What is being asked: Please extract every line in the records below that contains the word "image", treating uppercase and lowercase as different.

Material for this task:
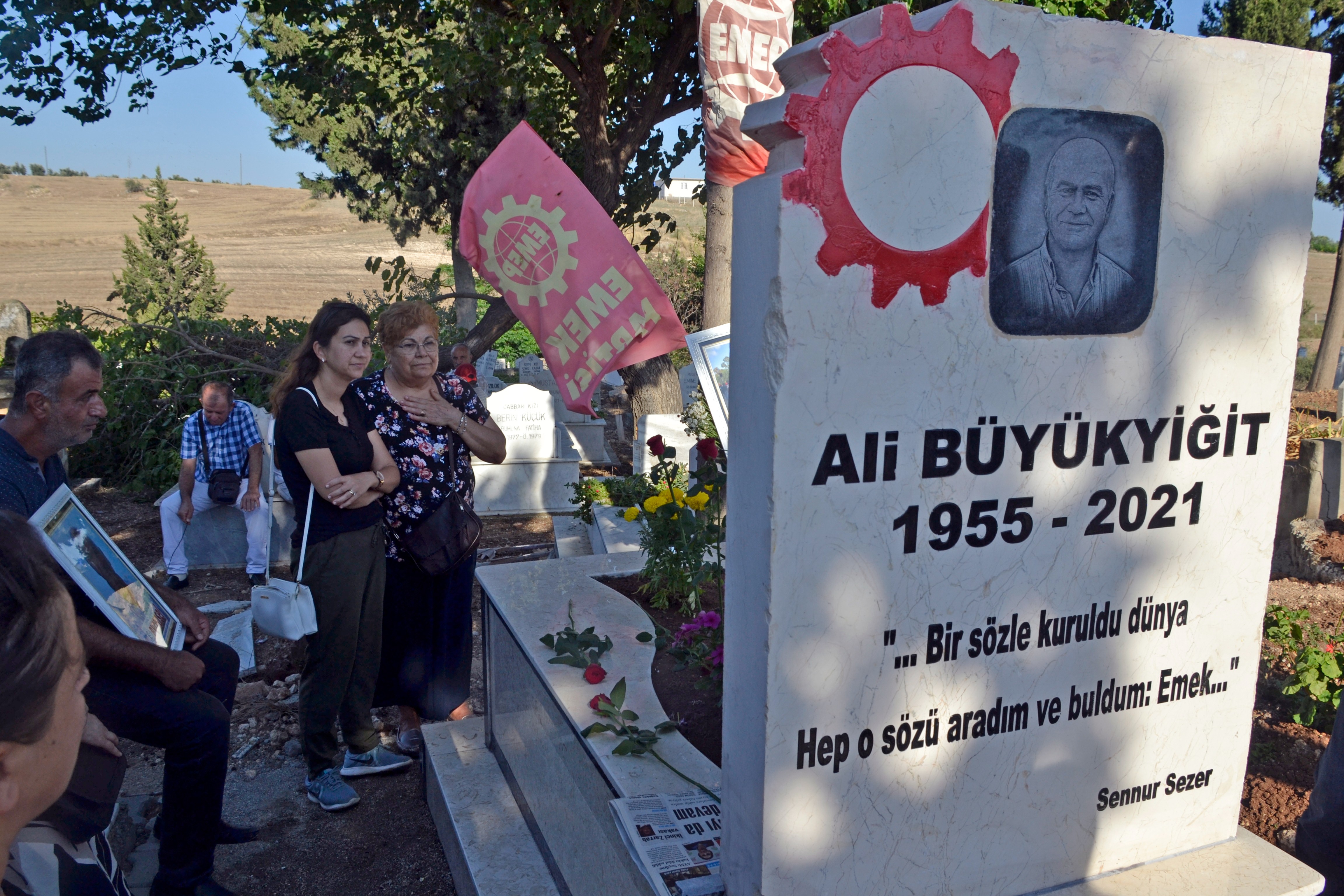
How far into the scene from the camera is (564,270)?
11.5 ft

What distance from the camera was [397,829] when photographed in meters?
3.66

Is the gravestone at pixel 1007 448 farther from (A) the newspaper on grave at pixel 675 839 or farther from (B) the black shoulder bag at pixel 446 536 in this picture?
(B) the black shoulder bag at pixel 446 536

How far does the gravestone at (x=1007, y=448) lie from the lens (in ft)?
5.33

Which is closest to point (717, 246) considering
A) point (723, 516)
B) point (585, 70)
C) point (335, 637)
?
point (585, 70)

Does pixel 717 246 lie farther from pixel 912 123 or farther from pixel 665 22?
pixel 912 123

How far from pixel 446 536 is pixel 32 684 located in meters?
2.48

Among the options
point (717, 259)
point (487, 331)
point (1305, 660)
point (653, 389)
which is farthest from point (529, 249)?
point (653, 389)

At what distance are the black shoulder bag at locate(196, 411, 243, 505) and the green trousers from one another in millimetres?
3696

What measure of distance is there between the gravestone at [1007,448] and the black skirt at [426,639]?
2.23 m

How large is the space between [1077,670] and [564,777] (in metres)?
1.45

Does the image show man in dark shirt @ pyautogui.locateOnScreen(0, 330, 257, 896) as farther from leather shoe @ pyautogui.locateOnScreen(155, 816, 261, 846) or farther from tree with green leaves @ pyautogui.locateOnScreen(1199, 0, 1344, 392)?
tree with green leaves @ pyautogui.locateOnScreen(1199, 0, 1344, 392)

...

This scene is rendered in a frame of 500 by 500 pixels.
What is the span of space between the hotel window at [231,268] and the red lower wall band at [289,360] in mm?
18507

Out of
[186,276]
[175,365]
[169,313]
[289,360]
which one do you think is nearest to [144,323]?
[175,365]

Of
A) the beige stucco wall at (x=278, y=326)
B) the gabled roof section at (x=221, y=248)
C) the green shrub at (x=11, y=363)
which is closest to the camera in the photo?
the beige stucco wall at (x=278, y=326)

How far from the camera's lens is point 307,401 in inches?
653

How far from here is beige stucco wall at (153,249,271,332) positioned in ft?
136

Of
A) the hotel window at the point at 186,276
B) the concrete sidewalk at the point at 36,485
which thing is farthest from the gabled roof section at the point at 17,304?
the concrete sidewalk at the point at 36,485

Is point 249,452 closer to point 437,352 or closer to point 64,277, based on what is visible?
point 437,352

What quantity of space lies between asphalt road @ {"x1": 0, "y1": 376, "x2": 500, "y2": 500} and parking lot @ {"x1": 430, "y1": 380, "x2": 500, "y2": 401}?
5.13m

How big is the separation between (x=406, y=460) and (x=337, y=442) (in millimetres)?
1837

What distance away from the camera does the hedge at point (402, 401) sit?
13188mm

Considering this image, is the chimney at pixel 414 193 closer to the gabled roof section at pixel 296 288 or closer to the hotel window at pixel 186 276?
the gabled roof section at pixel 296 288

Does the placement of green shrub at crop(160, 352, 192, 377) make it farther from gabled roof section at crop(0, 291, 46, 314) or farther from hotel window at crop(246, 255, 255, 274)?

...

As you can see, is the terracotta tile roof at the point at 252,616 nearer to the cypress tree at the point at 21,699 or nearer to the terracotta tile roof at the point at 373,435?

Answer for the task:
Does the image show man in dark shirt @ pyautogui.locateOnScreen(0, 330, 257, 896) as farther from leather shoe @ pyautogui.locateOnScreen(155, 816, 261, 846) or farther from tree with green leaves @ pyautogui.locateOnScreen(1199, 0, 1344, 392)?
Considering this image, is the chimney at pixel 414 193 closer to the gabled roof section at pixel 296 288 or closer to the hotel window at pixel 186 276?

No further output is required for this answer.